__Passage to read__
################
Sunday, July 6, 2014

Come visit a quarry . . .


It looked like this (first photo) the first time I came here. I'm not sure of the year and don't have all my years of  itineraries at hand to try to figure it out. Was it in 2006 with Paul Cezanne? 2008 with Vincent van Gogh? Or 2009 with Pablo Picasso? All when they were operated by the entity Cathédrale d'Images.

Or after Cathédrale d'Images got kicked out and it was reopened under a new operator, Carrières de Lumières, which has produced in 2013 Monet, Renoir ... Chagall: Voyages en Méditerranée; and is currently showing Klimt et Vienne: 100 Years of Viennese Painting leading up to Gustav Klimt's work; and Invisible Cities - an 8 minute short shown between presentations of the feature? I feel like my visit this time is my 5th, but maybe I have wanted to see all these shows so badly that I think that I have seen them all.
################
__Task set__
• 1. List every painter named in the blog post about visiting a quarry.
• 2. Output the part of the blog post about visiting a quarry that opens with the words containing "Come visit a" and closes with "seen them all.".
• 3. Pick up the blog post about visiting a quarry after its last sentence and keep writing it.
The lines that come next have no part in this work.

__Data block__
################
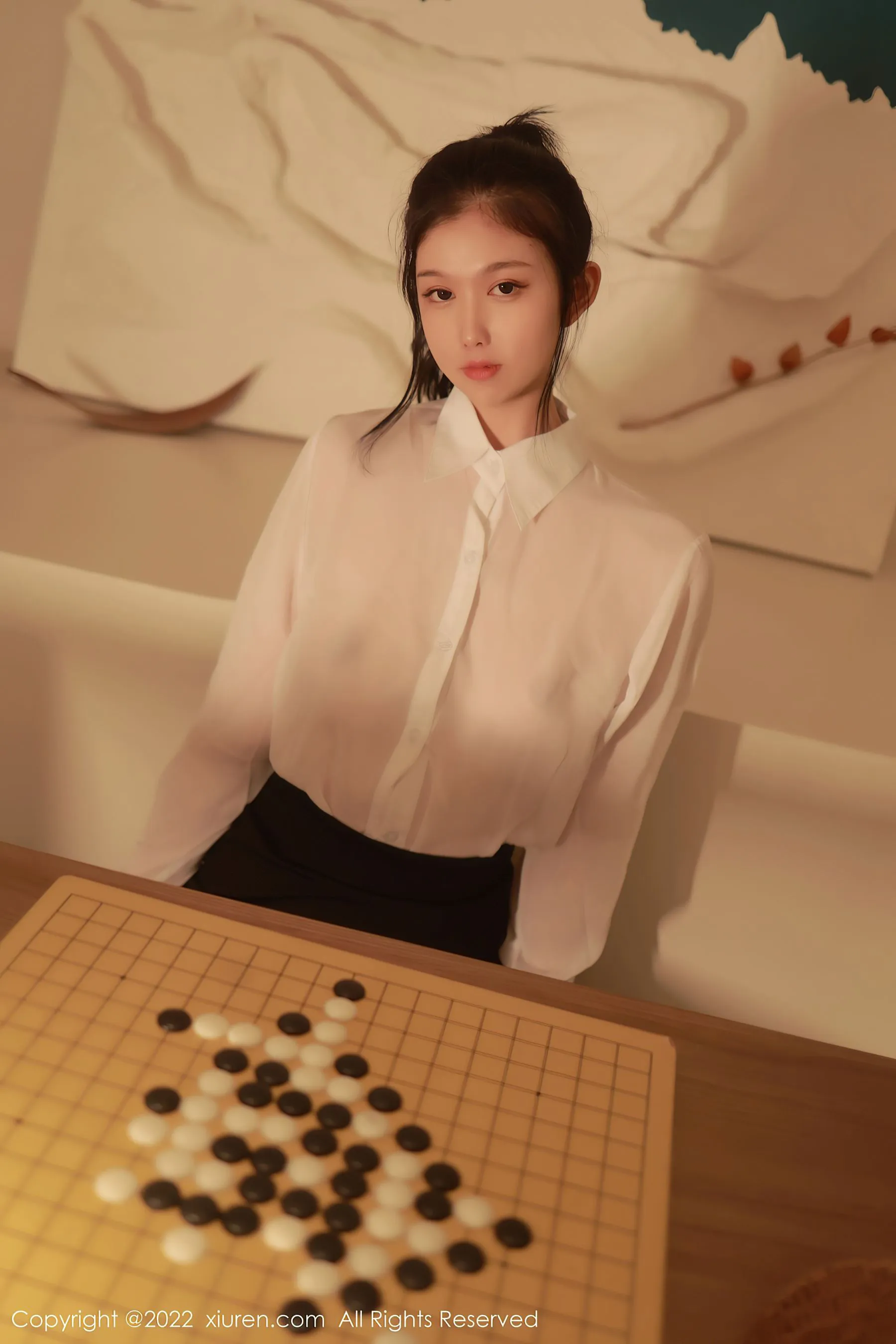 優雅時刻嫩模戶外寫真 – 冬季火辣風採再現珍藏 - 32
################
__Numbered answers__
• 1. Paul Cezanne, Vincent van Gogh, Pablo Picasso, Monet, Renoir, Chagall, Gustav Klimt

• 2.
Come visit a quarry . . .


It looked like this (first photo) the first time I came here. I'm not sure of the year and don't have all my years of  itineraries at hand to try to figure it out. Was it in 2006 with Paul Cezanne? 2008 with Vincent van Gogh? Or 2009 with Pablo Picasso? All when they were operated by the entity Cathédrale d'Images.

Or after Cathédrale d'Images got kicked out and it was reopened under a new operator, Carrières de Lumières, which has produced in 2013 Monet, Renoir ... Chagall: Voyages en Méditerranée; and is currently showing Klimt et Vienne: 100 Years of Viennese Painting leading up to Gustav Klimt's work; and Invisible Cities - an 8 minute short shown between presentations of the feature? I feel like my visit this time is my 5th, but maybe I have wanted to see all these shows so badly that I think that I have seen them all.

• 3.
The look of the entrance has changed, but the show of color and light projected on walls, pillars and floors of an old limestone quarry is as spectacular as ever. It's a phenomenon that can't adequately be described in words. I've tried before to photograph the images, but not one photo came out. This time, it worked. The photos can only give glimpses of what is played across the walls of this vast space and lacks the glorious music that enhances it, but I'd like to whet your appetite to make a visit to Carrières de Lumières if you find yourself in the South of France. It's worth a side trip and you can double your fun by visiting the walled city and chateau at Les Baux de Provence just around the corner.



From the website:
The Carrières du Val d’Enfer quarry was created over the years for extracting and white limestone used in the construction of the Chateau and Les Baux. Large-scale stone production in the Saint-Rémy area forced quarry-workers to change mining techniques using hoists and pits leading to the surface. This, and the need for stone in the construction of the medieval Château and Les Baux, is why quarries were opened in this part of the Alpilles
In 1935, economic competition from modern materials led to the closure of the quarries.


More information about the events being held can be found here.





















(Dark here, but the light intensifies when you're there)





















































































And this is where we came in.

See you soon.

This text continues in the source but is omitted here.